▶ TEXT SEGMENT:
........
What in the world is “helicopter money”? Economics fans may know that it’s the idea that a country or its central bank can provide direct financial stimulus to its citizens, even if it has to proverbially rain down from a helicopter. The idea, made famous by Ben Bernanke, former chair of the United States Federal Reserve, is to bail out a country’s economy by “bailing out the people.” While some may think that’s a ridiculous notion, it’s precisely the discussion that’s on the table today. And it may not sound so ridiculous if you think about the trillions of dollars spent to bail out banks, corporations, and Wall Street in the past decades, while Main Street has suffered from job losses, stagnant wages, and soaring costs for tuition, health care, and other basic living needs. Some may agree that perhaps it’s a good idea or a good time to “bail out” the consumer.

Is capitalism right? moral? ethical?

This isn’t just an issue for those living in a “flyover state,” those rural “unimportant” parts of the country forgotten by the nation’s economic development; it’s not just a blue-state-versus-red-state issue (Democrats versus Republicans); or Boomers versus Millennials. It is an issue that affects us all, but certainly in a polarized way. For some, government intervention into financial markets has been a great benefit; for many others it has distorted the economics of daily life and caused much pain. Some argue that if it were not for bailouts, we would all be suffering. Others say that bailouts have long overstayed their welcome and we need to return to “sound money” principles.

The Ethics of It

The big question in investment ethics today may be the very nature of our economic system. Is capitalism right? moral? ethical? Or should we embrace something that looks more like socialism? Would a centrally planned system be a more egalitarian society, in which wealth redistribution is managed by a central authority? But then is it right to take something that “belongs” to someone and forcibly give it to another? On the other hand, is it right to maintain a society in which a few people flourish while many struggle to get basic necessities?
........
▶ WHAT IS ASKED:
**a.** Please repeat the passage on helicopter money word for word, starting with "The Ethics of" and going on through "get basic necessities?".
**b.** Write the next part of the passage on helicopter money, picking up after its final sentence.
The material that follows isn't needed.

▶ GIVEN ENTRIES:
........
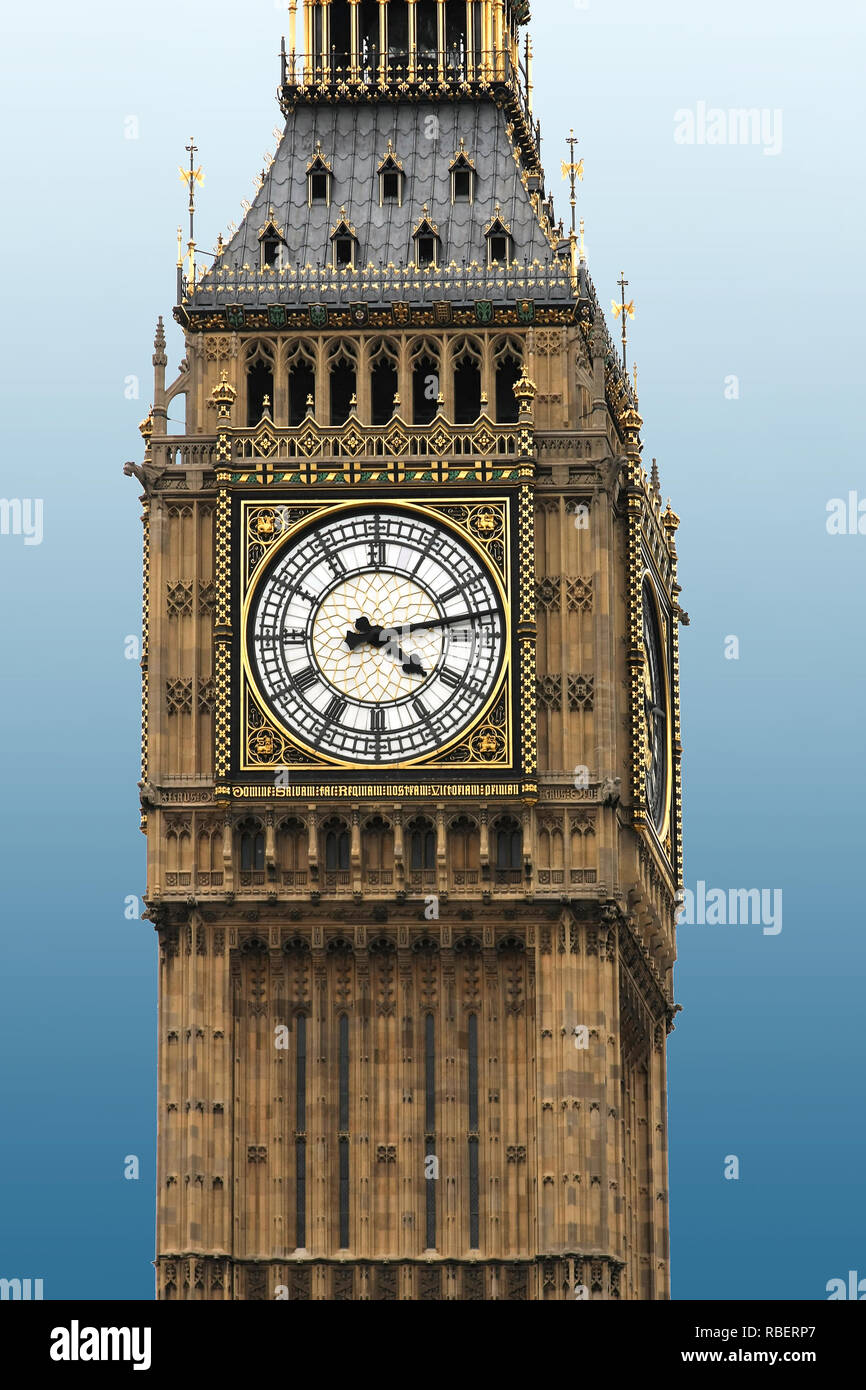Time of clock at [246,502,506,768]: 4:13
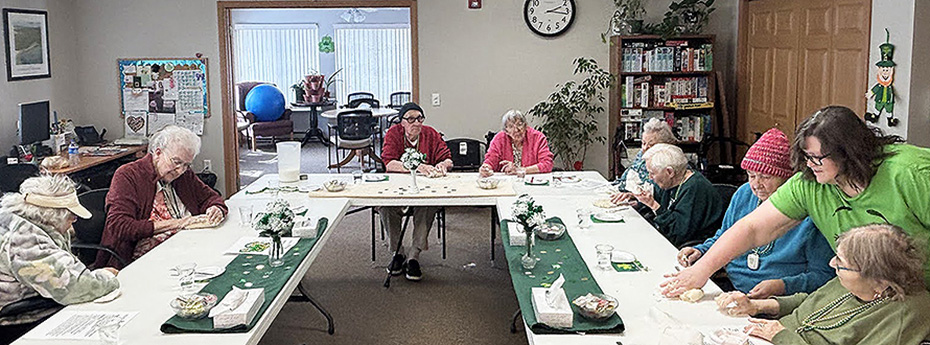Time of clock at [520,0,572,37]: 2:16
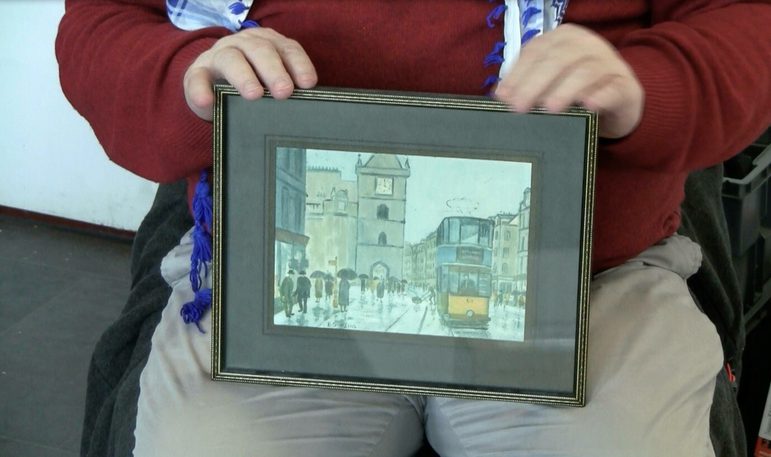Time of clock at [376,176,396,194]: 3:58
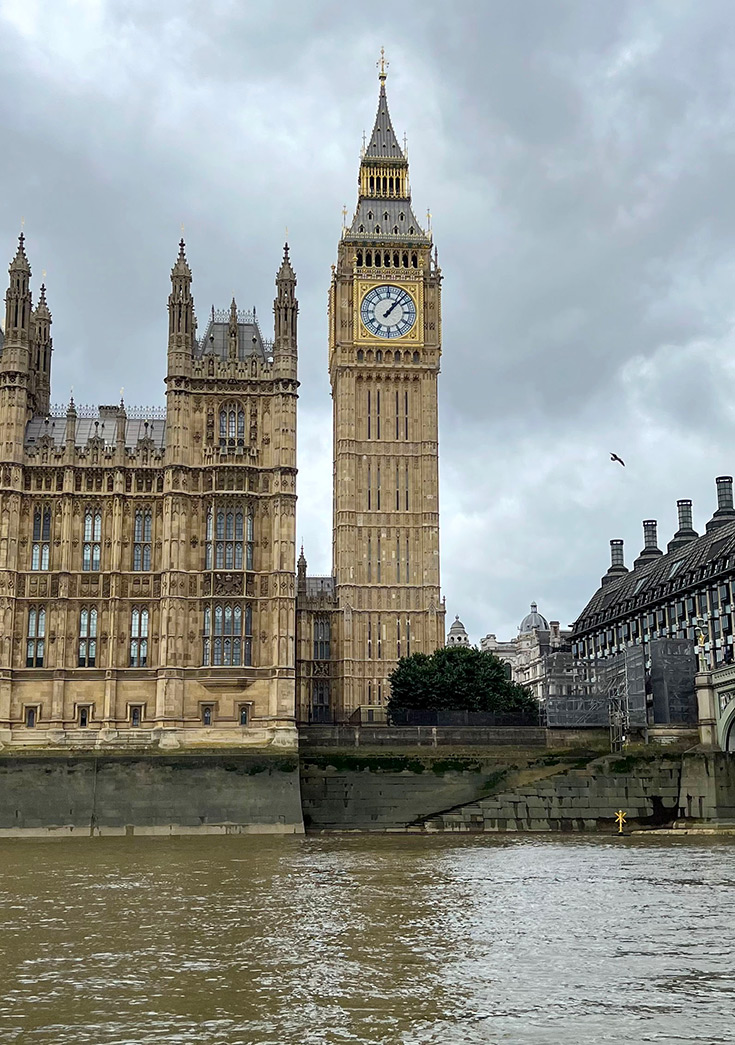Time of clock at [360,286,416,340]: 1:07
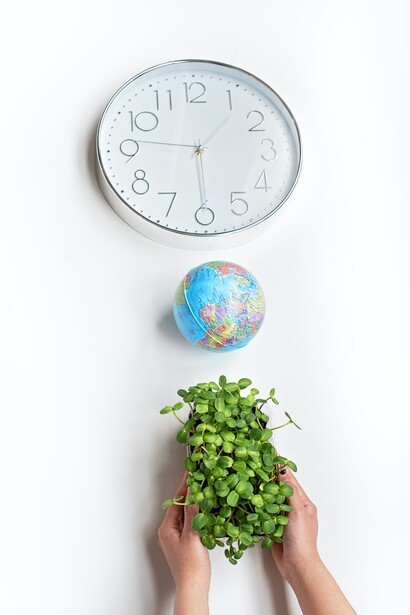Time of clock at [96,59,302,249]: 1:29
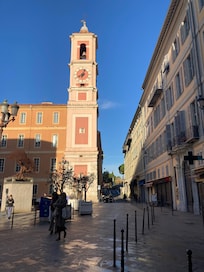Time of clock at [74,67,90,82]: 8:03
........
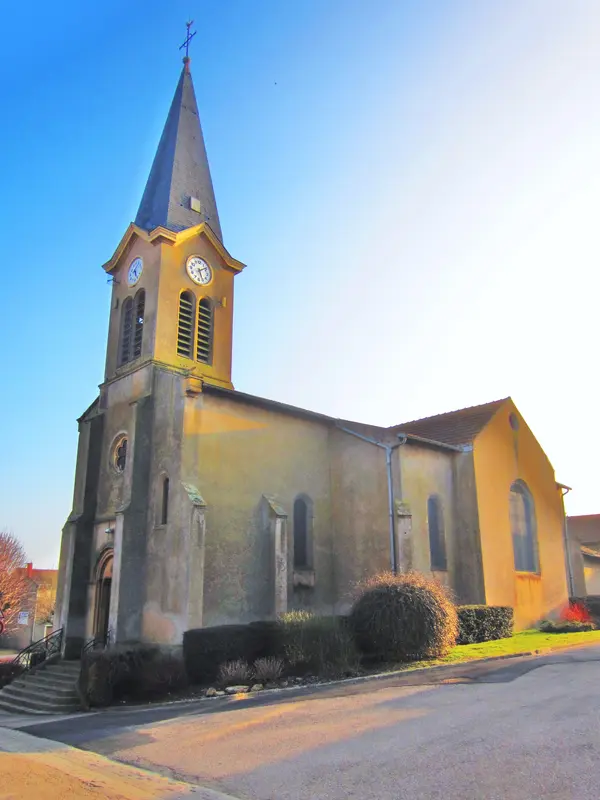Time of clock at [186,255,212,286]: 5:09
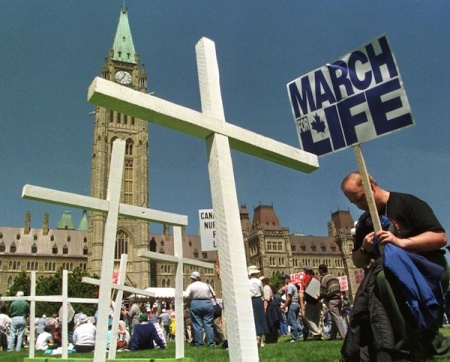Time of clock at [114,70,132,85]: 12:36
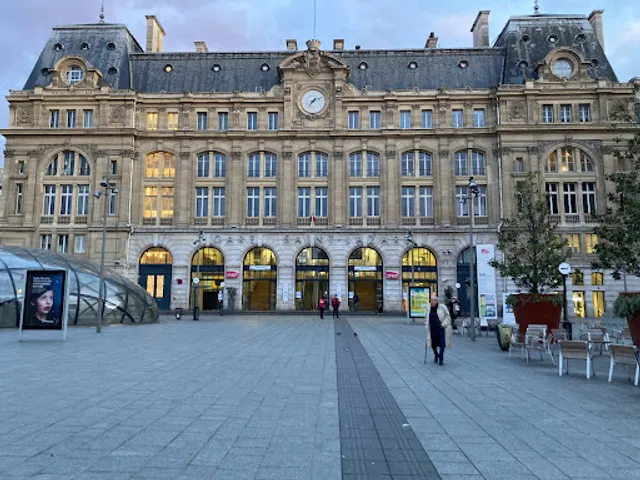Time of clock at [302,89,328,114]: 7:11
........
▶ RESPONSE LIST:
**a.**
The Ethics of It

The big question in investment ethics today may be the very nature of our economic system. Is capitalism right? moral? ethical? Or should we embrace something that looks more like socialism? Would a centrally planned system be a more egalitarian society, in which wealth redistribution is managed by a central authority? But then is it right to take something that “belongs” to someone and forcibly give it to another? On the other hand, is it right to maintain a society in which a few people flourish while many struggle to get basic necessities?

**b.**
The argument needs to be expanded. Is it moral for one country to have great wealth and modern luxuries while other countries remain entrenched in a “third world” existence? Do we feel comfortable in the West to be able to buy “cheap” goods made in far-off countries in which people, paid very little, work in unsafe conditions? Should we rather buy things that are “made in the USA,” “made in Canada,” or “made in [your home country]”? Should we buy things that are made in a country that oppresses its own people? People everywhere wrestle with these deep questions about the economic systems that govern their societies.

So who’s wrong and who’s right? Is it socialism’s left or pure capitalism’s right? Some ask whether we even have real capitalism today—a fair and open system of business and finance. Some insist that it’s just “crony capitalism,” in which those aligned with people in power get the capital. Some suggest that we need a “new deal” right now—a fairer distribution of money. But how far are people willing to go in tearing down our current economic foundations to get to a fairer system? What does a free and fair society look like? Protesters in Paris, Beirut, Hong Kong, and elsewhere want to find and experience it: economic fairness will be the question of this decade.

The Roots of the Problem

The problem originated in the West, where a free market system has been transformed into a warped system that prioritizes money over people. Central banks have exacerbated it, distorting monetary principles to inflate asset prices to keep wealth secure. But central banks now seem to be trapped in a corner with no ability to get back to what was once normal monetary policy. When the U.S. Federal Reserve tried “normalization” in 2018, the stock market plunged 20 percent. The Federal Reserve quickly reversed course to “save” the markets.

I’m the traitor if I fail to faithfully do whatever the Spirit bids me to do.

Stock markets today are back at all-time highs, but the idea of continuing to “bail out Wall Street” is becoming much less palatable in our social-political climate. Average consumers, responsible for much of the economic activity, have reached their limits of spending. Since we’ve bailed out corporations and the wealthy in the past, shouldn’t we now bail out ordinary citizens? And is “helicopter money” the placating answer? Given the central banks’ inflated asset bubble, we may have no way to keep the system in balance but by “reflating” consumers so they can keep buying. It is a solution of our financial problems that relieves individuals of personal fiscal responsibility.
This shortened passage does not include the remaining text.